Sunday, November 12, 2006

Pommes Frites, Wow

One more posting about New York as I found it in late October 2006. My friend Geof Huth, who knows many good places to eat in the city, gave me some good recommendations this time around. I was able to visit a couple of them, and also found a couple of other places that I can recommend to him and everyone else.


Geof’s Recommendations. Zerza, a Moroccan restaurant on East 6th St. near New York University, gives away free postcards that promise “Belly Dance, Hookah, Exotic Drinks” but all I got on a Sunday night was fine fava bean soup and a tasty chicken bastilla (a kind of pot pie) served by a fetching but fully clothed waitress. Probably the belly dancing is on special occasions, the hookah might be unlawful in public places in New York by now, and I didn't want to spend money on any exotic drinks, though I did order a Casablanca, a Moroccan beer.


I visited, but didn’t eat at, another recommendation: Molyvos, a well-appointed Greek restaurant on Seventh Ave. near Central Park. It so happened that the office of an editor I was visiting was around the corner from it, and he suggested, independently of Geof’s suggestion, that we go there. It was too early to eat, but not too early for a glass of Greek wine, a red whose name I didn’t write down, at the brilliant copper-colored bar (just the top, the rest was dark wood).


My recommendations. Gene’s Coffee Shop on East 60th St., where I had a hearty breakfast. A narrow deli-restaurant with all the right details, including a Greek proprietor in black pants, a white shirt and a redish tie.


Dervish, a Turkish restaurant on West 47th St. in a space that had probably been a saloon at one time, with a large bar and tiled floors. I had a lunch meeting with some other editors there and enjoyed the lamb and okra (etli bamya) lunch special.

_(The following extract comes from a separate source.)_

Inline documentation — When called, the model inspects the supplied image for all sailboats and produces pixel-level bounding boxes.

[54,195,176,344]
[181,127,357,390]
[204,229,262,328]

En route to Zerza, I went down St. Mark’s Place (a block of East 8th St.) and headed down Second Ave. There are all sorts of places along that stretch, including the off-putting Hip Hop Grub – no one was in there – and a few doors down, a hole in the wall that sold Belgian-style French fries in paper cones. It was called, aptly, Pommes Frites.

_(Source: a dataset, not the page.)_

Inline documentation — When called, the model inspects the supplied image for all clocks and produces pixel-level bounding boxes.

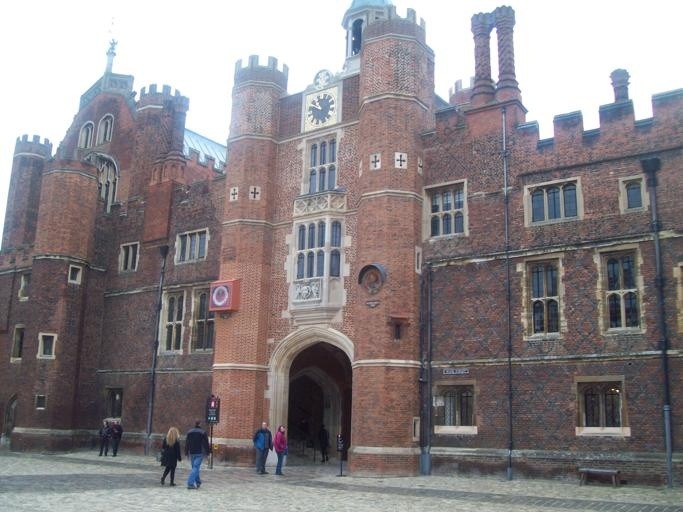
[305,90,336,128]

I didn’t stop there that night, but remembered it a few nights later when we decided to eat something as the Greenwich Village Halloween Parade wound down. We walked a number of blocks to get there, the streets swarming with more people than usual, many in costume, including one fellow dressed as Space Ghost who walked behind us for a few seconds, loudly proclaiming that some other Space Ghost he’d seen wasn’t the real Space Ghost, he was.

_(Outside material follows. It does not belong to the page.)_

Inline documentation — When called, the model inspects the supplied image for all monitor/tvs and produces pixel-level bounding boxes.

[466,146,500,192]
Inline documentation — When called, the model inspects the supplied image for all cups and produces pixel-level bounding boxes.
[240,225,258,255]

When we got to Pommes Frites there was a line out the door, but it moved quickly. For $4, you get a “regular” cone of fries – which is pretty large – and for a little more, one from among a selection of many sauces. Just like in Belgium. We ate them on the sidewalk just outside the place. I had Vietnamese pineapple sauce, which doesn’t sound like it would go with fried potatoes, but it does, because these were no ordinary spuds. Cyrus, member of the Alexander who was with nephew Dees and me, said they were the best fries he’d ever eaten, and I would have agreed, except that none could beat the memory of the cone I had in Belgium years ago. But these were very close.